The next day we went back into town again with Leeanne and Lulie to catch a movie and go to a used clothing store we had heard of, the forerunner of the
ukay-ukay shops that are so prevalent in Baguio today. I picked up a black cable-knit sweater and an olive green zip up jacket like the one Clint Eastwood wore in "Kelly's Heroes". At the urging of the girls Jaime and I also purchased matching pairs of striped bell bottom Levi brand hip huggers. Now we were stylin!
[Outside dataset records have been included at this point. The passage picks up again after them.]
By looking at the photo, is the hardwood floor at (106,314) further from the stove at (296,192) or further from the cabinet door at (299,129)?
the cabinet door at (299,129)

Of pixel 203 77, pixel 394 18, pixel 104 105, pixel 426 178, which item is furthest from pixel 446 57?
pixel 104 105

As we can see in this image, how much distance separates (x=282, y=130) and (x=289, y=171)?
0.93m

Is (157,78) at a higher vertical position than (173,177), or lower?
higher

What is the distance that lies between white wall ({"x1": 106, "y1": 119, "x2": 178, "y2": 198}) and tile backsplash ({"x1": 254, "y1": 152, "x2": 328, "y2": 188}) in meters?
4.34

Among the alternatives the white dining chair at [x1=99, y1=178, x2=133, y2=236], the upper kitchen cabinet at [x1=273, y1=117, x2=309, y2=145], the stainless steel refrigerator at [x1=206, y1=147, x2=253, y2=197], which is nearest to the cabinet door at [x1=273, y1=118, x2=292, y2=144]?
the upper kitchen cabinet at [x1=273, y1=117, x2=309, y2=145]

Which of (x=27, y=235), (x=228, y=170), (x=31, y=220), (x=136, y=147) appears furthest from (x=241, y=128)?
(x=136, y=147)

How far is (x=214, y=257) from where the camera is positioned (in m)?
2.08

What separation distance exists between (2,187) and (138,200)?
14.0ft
There were a lot of new kids in the dorms this year, Michael and Susan Kendrick from Australia, Juli Tin, Margie Geronimo, Chris Fassnacht, Donna Stackhouse, Cathy Blowers from Africa, Cindy Hill from Saigon, Marianne Salvo from Laos, Paul Bowman, James Jensen from Liberia, the Lipka brothers from Indonesia, Chuck Wheeler and Joan Barber who came from Saipan, Tommy and Mary Lowman out of Vietnam, and a bunch of Canadians, much to the delight of Leeanne Colvin. There was Dana Busse, Pierre Sabourin, Garth Patterson, Cindy and Kelly Low. Garth came to the dorms with his hockey sticks, I am not sure where he thought he would be playing. I think this was our most culturally diverse year, with the Canadians, four British kids, three Australians added to our normal Filipino and American mix.
The Brent student population really swelled that year, my class which in previous years bounced between 11 and 14 students, now numbered 22. Besides the high school students we also had that year for the first (and last) time Junior College students!
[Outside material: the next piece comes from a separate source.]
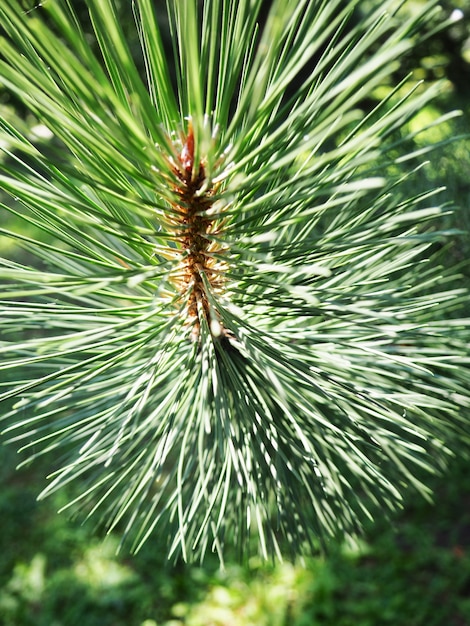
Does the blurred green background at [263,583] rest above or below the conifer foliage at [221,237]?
below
The first few weeks went by quickly, class and student council elections; the new Senior class president Norman Van Vactor quickly gaining huge popularity by securing Rug's old room off the dining hall as a private "Seniors Only" lounge. With all these new students, the annual Senior class fundraiser "Slave Day" was a huge success. The auction which normally ran about 30 to 40 minutes from beginning to end, dragged out to an hour and half. Relationships seemed to form quickly that year too, by the time Slave Day rolled around most of the "available" girls had boyfriends. Somehow I found myself with a girlfriend too.
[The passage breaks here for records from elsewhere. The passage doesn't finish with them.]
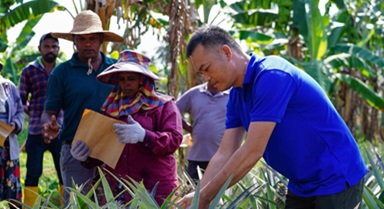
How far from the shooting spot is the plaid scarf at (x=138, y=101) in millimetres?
5359

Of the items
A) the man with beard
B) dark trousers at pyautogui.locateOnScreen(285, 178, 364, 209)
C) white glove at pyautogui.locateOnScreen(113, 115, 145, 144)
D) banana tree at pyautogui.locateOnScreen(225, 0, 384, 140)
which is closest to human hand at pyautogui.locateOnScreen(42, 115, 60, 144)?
white glove at pyautogui.locateOnScreen(113, 115, 145, 144)

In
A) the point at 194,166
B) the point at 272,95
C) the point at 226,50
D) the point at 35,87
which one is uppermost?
the point at 226,50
Rituals. We all have them, the little things we do when we get up in the morning, when we go to bed at night. Humans are creatures of habit, we tend to like doing things in a certain order, step by step instructions, bullet points, map directions, the laundry lists of our lives. There is comfort in the sequence, a sense of accomplishment after completing a step. It is an unspoken acknowledgment: we can't control what is happening out there but we can control this. For some of us it is something more. The ritual of my annual return to Baguio and Brent is something I have written about many times; I am writing about it again to emphasize how much it meant to me. I could leave Baguio any way I liked, plane, car or bus. But I had to return exactly the same way each time now. I think subconsciously I was afraid to break my routine, as if it might jinx my new life. So I followed my routine: plane to Manila, taxi to the PNR bus station, bus to Baguio, closing my eyes and waiting for the scent of pine and the coolness on my cheek before opening them again. But there was something else I haven't mentioned before. When I stepped off the bus I experienced this emotional release; like the sensation a child experiences when they think they are lost and beginning to panic when suddenly they catch sight of their parents: the heart drops to the pit of the stomach and rebounds equally fast, pulling with it all the pent up fear and agony, the hiccup before the torrent of tears comes exploding forth with relief at being safe again. This is what I felt each time I returned, this is how much it meant to me.

"I'm back" I would silently whisper, wrapped in their warm embrace.

"... And like he told me, when she holds me, she enfolds me in her world."